_Description of the task_
The data is to be reproduced in full and without error.

##########

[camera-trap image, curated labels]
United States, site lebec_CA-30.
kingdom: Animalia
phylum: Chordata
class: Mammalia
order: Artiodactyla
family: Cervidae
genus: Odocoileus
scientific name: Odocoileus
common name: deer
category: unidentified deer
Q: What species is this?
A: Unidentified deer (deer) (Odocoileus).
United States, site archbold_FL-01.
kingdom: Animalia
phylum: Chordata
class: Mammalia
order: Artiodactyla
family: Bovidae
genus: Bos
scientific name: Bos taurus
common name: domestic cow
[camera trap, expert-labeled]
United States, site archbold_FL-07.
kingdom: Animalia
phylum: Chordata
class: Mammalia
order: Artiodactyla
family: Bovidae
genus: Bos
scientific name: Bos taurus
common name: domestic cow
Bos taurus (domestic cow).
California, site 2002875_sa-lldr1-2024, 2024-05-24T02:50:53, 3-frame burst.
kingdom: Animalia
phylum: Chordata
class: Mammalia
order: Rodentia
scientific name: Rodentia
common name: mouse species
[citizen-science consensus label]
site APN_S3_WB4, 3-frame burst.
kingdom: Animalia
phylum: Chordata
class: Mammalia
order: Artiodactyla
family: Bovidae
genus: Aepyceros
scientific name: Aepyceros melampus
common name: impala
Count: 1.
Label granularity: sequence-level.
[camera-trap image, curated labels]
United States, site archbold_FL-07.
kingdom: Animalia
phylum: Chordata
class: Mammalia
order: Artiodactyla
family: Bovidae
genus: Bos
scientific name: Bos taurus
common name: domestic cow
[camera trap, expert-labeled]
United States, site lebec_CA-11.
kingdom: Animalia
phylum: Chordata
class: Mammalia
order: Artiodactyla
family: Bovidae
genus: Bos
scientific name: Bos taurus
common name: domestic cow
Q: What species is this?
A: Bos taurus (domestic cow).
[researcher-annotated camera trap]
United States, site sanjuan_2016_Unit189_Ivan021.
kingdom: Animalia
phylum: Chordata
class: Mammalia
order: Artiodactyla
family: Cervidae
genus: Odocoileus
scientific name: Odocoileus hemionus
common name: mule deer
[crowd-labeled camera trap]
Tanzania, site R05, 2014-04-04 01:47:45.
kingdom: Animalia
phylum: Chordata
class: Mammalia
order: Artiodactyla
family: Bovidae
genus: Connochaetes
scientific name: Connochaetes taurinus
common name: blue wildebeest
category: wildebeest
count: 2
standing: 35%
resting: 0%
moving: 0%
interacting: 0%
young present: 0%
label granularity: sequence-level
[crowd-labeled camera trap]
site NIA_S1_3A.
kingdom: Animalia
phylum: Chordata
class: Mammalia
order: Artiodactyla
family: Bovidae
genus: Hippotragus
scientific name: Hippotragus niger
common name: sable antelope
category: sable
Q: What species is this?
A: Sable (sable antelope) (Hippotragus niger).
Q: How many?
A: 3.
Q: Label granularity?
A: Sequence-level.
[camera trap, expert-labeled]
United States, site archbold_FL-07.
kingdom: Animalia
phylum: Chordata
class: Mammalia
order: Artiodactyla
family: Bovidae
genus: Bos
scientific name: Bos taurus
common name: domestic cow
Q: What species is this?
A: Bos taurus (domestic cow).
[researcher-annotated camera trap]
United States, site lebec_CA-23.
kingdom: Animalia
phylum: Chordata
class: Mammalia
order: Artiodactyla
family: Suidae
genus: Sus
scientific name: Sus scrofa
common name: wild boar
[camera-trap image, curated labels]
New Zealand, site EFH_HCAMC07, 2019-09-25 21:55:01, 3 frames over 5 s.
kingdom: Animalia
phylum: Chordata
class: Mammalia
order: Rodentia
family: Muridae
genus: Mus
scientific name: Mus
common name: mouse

##########

_Response_
[camera-trap image, curated labels]
United States, site lebec_CA-30.
kingdom: Animalia
phylum: Chordata
class: Mammalia
order: Artiodactyla
family: Cervidae
genus: Odocoileus
scientific name: Odocoileus
common name: deer
category: unidentified deer
Q: What species is this?
A: Unidentified deer (deer) (Odocoileus).
United States, site archbold_FL-01.
kingdom: Animalia
phylum: Chordata
class: Mammalia
order: Artiodactyla
family: Bovidae
genus: Bos
scientific name: Bos taurus
common name: domestic cow
[camera trap, expert-labeled]
United States, site archbold_FL-07.
kingdom: Animalia
phylum: Chordata
class: Mammalia
order: Artiodactyla
family: Bovidae
genus: Bos
scientific name: Bos taurus
common name: domestic cow
Bos taurus (domestic cow).
California, site 2002875_sa-lldr1-2024, 2024-05-24T02:50:53, 3-frame burst.
kingdom: Animalia
phylum: Chordata
class: Mammalia
order: Rodentia
scientific name: Rodentia
common name: mouse species
[citizen-science consensus label]
site APN_S3_WB4, 3-frame burst.
kingdom: Animalia
phylum: Chordata
class: Mammalia
order: Artiodactyla
family: Bovidae
genus: Aepyceros
scientific name: Aepyceros melampus
common name: impala
Count: 1.
Label granularity: sequence-level.
[camera-trap image, curated labels]
United States, site archbold_FL-07.
kingdom: Animalia
phylum: Chordata
class: Mammalia
order: Artiodactyla
family: Bovidae
genus: Bos
scientific name: Bos taurus
common name: domestic cow
[camera trap, expert-labeled]
United States, site lebec_CA-11.
kingdom: Animalia
phylum: Chordata
class: Mammalia
order: Artiodactyla
family: Bovidae
genus: Bos
scientific name: Bos taurus
common name: domestic cow
Q: What species is this?
A: Bos taurus (domestic cow).
[researcher-annotated camera trap]
United States, site sanjuan_2016_Unit189_Ivan021.
kingdom: Animalia
phylum: Chordata
class: Mammalia
order: Artiodactyla
family: Cervidae
genus: Odocoileus
scientific name: Odocoileus hemionus
common name: mule deer
[crowd-labeled camera trap]
Tanzania, site R05, 2014-04-04 01:47:45.
kingdom: Animalia
phylum: Chordata
class: Mammalia
order: Artiodactyla
family: Bovidae
genus: Connochaetes
scientific name: Connochaetes taurinus
common name: blue wildebeest
category: wildebeest
count: 2
standing: 35%
resting: 0%
moving: 0%
interacting: 0%
young present: 0%
label granularity: sequence-level
[crowd-labeled camera trap]
site NIA_S1_3A.
kingdom: Animalia
phylum: Chordata
class: Mammalia
order: Artiodactyla
family: Bovidae
genus: Hippotragus
scientific name: Hippotragus niger
common name: sable antelope
category: sable
Q: What species is this?
A: Sable (sable antelope) (Hippotragus niger).
Q: How many?
A: 3.
Q: Label granularity?
A: Sequence-level.
[camera trap, expert-labeled]
United States, site archbold_FL-07.
kingdom: Animalia
phylum: Chordata
class: Mammalia
order: Artiodactyla
family: Bovidae
genus: Bos
scientific name: Bos taurus
common name: domestic cow
Q: What species is this?
A: Bos taurus (domestic cow).
[researcher-annotated camera trap]
United States, site lebec_CA-23.
kingdom: Animalia
phylum: Chordata
class: Mammalia
order: Artiodactyla
family: Suidae
genus: Sus
scientific name: Sus scrofa
common name: wild boar
[camera-trap image, curated labels]
New Zealand, site EFH_HCAMC07, 2019-09-25 21:55:01, 3 frames over 5 s.
kingdom: Animalia
phylum: Chordata
class: Mammalia
order: Rodentia
family: Muridae
genus: Mus
scientific name: Mus
common name: mouse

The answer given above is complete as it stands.